### Directions for this task:
Write out the passage on Perl's regular expression engine from "Well, there's one" up to and including "does not apply.", substituting "exception" for "loophole".

### Passage to read:
⟨

Issues with the Current Regular Expression Engine
How the engine works, possible bugs, and requested modifications.
If Perl sees you using $`, $&, or $' in your program anywhere, at compile-time, it sets a global boolean, PL_sawampersand, to TRUE. This means that all regexes will make these variables available upon success. They are made available by copying the string that was matched against to memory. The string is copied to rx->subbeg at the end of the pattern match, and the copying takes time and space. When $` is accessed, Perl goes through the following magic:
/*
sv_setpvn(SV *sv, char *ptr, STRLEN len)
copies to the string slot of sv the first
len characters of the string pointed to by
ptr
rx->subbeg is the string matched against,
and is a char*, not a Perl SV
rx->sublen is the length of that string
rx->startp[] and rx->endp[] are like the
@- and @+ arrays, which hold the offsets
in rx->subbeg of $& and the $DIGIT vars
*/
sv_setpvn(sv, rx->subbeg, rx->startp[0]);
When you access $&, it does:
sv_setpvn(
sv,
rx->subbeg + rx->startp[0],
rx->endp[0] - rx->startp[0]
);
Wen you access $', it does:
sv_setpvn(
sv,
rx->endp[0],
rx->sublen - rx->endp[0]
);
I hope this all makes sense.
The $DIGIT variables work in much the same way, except that a pattern match will only copy to rx->subbeg for a regex that uses capturing parentheses. In other words, $DIGIT variables incur the same penalty as $& and friends, but only on a per-regex basis whereas $& is a global penality. Here is the magic behind $1:
/* $1 */
sv_setpvn(
sv,
rx->startp[1],
rx->endp[1] - rx->startp[1]
);
and so on for $2, etc. Of course, there are safeguards to make sure $3 returns undef if the last successful regex didn't have that many parens, or if $3 was not set (due to alternation):
"japhy" =~ /(..)(..)(?:(..)|(.))/; # $1 = 'ja', $2 = 'ph', $3 = undef, $4 = 'y'
"japhy" =~ /(..)(..)/; # $1 = 'ja', $2 = 'ph'
The code in the Perl source is:
if (
paren <= rx->nparens &&
(s1 = rx->startp[paren]) != -1 &&
(t1 = rx->endp[paren]) != -1
) { /* it's a valid var */ }
else {
sv_setsv(sv, &PL_sv_undef); /* set it to undef */
}
The important point to see here is that, if you want access to these values, you must copy the string you matched. That cannot be avoided.
Well, there's one case where you can get away with it: global matching with in scalar context. ``When do you do that?'' you might ask. More often than you might expect. This ``trick'' only works when PL_sawampersand is false, by the way. If you've used <$&> or its friends, this loophole does not apply.

⟩

(Records from a collection)
⟨

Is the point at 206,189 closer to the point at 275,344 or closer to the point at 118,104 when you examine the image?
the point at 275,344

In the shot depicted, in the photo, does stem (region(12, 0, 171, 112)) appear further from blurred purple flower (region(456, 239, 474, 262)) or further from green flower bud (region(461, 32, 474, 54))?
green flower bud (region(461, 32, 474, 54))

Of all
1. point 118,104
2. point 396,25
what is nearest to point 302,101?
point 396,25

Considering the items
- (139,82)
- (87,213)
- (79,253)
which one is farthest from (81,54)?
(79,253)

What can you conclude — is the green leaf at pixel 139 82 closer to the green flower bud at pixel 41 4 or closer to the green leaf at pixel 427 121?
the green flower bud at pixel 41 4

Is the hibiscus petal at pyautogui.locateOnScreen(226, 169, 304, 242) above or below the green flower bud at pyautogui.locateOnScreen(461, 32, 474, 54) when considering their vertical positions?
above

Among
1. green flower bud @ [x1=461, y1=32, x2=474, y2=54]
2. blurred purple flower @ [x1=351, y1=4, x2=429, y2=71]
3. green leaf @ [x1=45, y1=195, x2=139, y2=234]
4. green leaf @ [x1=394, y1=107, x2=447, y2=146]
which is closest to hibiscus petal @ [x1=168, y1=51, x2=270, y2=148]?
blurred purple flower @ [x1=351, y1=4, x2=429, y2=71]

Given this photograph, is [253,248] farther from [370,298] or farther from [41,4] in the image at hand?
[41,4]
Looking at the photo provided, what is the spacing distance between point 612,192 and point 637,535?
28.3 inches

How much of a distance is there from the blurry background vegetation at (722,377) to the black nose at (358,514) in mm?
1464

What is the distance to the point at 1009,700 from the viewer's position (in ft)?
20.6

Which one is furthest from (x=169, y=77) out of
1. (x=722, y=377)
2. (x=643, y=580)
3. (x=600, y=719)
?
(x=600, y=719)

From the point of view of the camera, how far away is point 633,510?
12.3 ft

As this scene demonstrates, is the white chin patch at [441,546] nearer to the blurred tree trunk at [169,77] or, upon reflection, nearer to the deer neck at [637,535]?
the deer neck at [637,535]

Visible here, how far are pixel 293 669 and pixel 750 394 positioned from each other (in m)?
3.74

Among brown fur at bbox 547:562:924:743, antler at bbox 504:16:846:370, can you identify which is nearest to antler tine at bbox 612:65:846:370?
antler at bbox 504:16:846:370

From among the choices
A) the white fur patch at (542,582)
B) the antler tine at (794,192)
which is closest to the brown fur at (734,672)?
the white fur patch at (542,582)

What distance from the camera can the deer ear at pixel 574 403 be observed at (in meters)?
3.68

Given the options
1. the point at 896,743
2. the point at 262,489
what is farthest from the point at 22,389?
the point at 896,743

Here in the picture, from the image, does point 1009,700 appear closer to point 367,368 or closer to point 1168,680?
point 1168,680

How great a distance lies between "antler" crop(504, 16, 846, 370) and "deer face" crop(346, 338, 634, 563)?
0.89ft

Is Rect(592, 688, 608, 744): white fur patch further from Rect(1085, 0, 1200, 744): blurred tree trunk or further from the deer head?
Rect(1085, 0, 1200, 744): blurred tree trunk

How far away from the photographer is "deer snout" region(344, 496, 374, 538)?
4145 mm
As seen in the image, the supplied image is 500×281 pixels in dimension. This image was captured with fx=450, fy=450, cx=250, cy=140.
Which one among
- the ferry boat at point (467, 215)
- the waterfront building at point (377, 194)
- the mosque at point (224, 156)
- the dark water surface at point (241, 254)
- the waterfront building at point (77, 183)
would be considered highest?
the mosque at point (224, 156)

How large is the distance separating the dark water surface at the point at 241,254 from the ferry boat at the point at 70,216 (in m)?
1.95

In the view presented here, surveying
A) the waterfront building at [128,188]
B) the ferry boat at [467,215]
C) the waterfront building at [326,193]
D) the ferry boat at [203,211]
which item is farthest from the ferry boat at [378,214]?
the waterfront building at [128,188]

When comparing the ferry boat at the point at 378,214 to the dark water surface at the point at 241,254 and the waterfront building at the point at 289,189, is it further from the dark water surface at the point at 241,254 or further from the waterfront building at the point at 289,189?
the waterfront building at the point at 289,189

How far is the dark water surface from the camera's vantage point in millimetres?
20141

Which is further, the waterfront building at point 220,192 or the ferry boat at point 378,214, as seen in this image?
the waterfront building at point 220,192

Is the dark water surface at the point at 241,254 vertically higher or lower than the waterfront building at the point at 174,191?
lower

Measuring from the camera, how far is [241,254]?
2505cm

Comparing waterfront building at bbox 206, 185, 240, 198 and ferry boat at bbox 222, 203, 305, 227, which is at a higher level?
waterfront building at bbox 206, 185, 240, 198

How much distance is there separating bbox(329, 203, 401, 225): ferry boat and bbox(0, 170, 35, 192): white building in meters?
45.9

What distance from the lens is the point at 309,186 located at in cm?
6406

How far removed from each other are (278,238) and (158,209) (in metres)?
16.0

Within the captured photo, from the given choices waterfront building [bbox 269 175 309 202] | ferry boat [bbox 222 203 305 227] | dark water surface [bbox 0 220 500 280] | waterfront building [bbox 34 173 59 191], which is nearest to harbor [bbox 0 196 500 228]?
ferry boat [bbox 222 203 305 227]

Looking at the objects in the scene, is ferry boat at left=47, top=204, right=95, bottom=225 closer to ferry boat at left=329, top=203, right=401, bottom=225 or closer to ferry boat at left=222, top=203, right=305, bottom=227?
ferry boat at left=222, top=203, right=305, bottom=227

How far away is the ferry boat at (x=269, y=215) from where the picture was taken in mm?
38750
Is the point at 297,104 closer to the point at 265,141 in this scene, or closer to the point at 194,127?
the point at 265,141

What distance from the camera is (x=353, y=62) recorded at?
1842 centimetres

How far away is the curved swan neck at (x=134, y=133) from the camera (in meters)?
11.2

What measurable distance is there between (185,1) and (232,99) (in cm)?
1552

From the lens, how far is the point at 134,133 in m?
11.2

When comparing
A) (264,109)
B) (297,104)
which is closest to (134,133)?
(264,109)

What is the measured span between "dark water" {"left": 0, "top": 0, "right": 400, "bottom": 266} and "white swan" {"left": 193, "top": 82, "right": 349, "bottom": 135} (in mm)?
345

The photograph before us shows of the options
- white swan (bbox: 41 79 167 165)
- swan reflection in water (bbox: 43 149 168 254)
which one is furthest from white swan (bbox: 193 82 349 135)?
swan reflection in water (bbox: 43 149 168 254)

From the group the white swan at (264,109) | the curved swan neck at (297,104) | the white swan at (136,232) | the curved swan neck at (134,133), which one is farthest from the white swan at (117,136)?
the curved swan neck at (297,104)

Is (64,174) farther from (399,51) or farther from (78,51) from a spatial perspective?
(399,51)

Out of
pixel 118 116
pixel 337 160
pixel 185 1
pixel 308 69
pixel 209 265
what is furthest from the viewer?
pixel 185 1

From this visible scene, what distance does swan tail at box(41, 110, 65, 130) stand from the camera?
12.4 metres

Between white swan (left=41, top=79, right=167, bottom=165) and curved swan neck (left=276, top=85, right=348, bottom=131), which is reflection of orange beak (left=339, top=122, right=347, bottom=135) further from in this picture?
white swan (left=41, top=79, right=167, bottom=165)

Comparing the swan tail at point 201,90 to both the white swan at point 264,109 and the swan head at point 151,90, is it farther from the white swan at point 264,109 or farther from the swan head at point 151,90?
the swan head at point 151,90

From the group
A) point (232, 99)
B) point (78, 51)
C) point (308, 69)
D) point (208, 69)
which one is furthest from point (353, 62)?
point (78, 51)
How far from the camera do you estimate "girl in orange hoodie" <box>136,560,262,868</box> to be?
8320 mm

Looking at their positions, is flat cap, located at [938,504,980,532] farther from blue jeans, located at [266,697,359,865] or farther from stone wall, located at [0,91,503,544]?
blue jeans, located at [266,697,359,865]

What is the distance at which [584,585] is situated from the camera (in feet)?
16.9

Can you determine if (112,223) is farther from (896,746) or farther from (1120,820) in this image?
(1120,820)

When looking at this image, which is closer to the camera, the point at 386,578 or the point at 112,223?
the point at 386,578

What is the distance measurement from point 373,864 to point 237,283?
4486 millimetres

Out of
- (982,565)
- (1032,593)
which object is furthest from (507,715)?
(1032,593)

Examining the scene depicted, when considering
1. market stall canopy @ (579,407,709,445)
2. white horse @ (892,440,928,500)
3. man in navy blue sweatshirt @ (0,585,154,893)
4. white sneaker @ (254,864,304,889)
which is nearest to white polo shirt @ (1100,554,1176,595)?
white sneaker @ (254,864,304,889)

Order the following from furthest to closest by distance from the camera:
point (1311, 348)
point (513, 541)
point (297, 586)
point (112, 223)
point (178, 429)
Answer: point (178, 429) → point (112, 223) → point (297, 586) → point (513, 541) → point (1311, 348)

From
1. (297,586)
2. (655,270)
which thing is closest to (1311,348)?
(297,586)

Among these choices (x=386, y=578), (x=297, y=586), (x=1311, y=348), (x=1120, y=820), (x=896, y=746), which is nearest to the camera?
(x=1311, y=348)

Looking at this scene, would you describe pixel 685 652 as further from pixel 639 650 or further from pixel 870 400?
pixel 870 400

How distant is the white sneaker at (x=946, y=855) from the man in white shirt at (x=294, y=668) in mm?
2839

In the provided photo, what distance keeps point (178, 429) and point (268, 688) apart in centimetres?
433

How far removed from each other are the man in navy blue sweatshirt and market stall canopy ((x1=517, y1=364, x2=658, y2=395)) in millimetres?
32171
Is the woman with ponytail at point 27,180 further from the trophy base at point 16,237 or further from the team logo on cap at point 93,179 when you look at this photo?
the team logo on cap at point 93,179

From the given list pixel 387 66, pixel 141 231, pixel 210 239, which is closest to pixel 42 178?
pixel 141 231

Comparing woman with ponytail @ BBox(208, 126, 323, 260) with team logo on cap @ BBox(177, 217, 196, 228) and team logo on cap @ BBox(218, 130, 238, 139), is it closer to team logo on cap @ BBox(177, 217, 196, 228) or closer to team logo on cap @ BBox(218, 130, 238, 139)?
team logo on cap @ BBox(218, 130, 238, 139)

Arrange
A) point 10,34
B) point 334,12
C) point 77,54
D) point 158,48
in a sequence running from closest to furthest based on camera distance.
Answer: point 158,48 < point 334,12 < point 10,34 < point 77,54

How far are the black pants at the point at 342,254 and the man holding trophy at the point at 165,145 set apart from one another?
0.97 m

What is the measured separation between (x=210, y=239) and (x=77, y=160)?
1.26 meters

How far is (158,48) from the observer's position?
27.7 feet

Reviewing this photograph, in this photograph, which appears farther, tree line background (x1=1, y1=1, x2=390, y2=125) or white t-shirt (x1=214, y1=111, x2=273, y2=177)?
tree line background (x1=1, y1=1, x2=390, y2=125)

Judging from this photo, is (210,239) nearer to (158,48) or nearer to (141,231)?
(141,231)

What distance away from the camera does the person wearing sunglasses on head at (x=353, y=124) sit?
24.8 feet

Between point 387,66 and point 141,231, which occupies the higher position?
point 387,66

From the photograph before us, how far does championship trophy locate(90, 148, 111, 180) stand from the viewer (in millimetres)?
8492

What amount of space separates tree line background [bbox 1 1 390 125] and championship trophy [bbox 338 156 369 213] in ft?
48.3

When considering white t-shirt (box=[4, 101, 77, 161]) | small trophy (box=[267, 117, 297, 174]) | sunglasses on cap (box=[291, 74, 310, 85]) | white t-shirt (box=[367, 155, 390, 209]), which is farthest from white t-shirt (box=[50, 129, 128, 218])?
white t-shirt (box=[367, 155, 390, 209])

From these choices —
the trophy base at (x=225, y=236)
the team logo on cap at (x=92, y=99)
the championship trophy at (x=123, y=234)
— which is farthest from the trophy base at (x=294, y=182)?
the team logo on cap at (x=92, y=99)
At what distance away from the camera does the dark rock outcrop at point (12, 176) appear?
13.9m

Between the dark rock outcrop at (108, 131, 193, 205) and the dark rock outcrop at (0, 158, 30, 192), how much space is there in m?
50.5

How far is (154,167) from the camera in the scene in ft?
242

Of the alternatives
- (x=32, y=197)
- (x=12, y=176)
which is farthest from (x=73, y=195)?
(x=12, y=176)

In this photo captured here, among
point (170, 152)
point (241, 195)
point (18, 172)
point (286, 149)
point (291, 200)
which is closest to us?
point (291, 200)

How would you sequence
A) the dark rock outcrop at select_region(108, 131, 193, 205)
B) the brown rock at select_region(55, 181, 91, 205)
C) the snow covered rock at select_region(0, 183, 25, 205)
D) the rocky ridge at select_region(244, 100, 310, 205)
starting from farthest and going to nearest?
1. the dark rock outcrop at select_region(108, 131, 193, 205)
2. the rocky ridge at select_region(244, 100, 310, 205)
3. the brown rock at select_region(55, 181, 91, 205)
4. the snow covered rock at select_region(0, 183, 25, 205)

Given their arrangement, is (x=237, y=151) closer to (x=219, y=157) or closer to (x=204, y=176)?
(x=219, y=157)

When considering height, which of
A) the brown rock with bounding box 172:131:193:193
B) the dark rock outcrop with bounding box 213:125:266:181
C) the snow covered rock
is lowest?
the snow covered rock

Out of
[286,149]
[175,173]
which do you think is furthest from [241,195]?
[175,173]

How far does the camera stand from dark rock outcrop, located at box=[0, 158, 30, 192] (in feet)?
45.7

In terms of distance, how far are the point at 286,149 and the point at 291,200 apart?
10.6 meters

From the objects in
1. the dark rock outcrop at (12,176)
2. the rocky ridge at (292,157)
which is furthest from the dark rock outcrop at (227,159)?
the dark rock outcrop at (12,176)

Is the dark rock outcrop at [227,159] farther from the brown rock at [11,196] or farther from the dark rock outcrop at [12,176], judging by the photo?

⟩

### Result of this exercise:
Well, there's one case where you can get away with it: global matching with in scalar context. ``When do you do that?'' you might ask. More often than you might expect. This ``trick'' only works when PL_sawampersand is false, by the way. If you've used <$&> or its friends, this exception does not apply.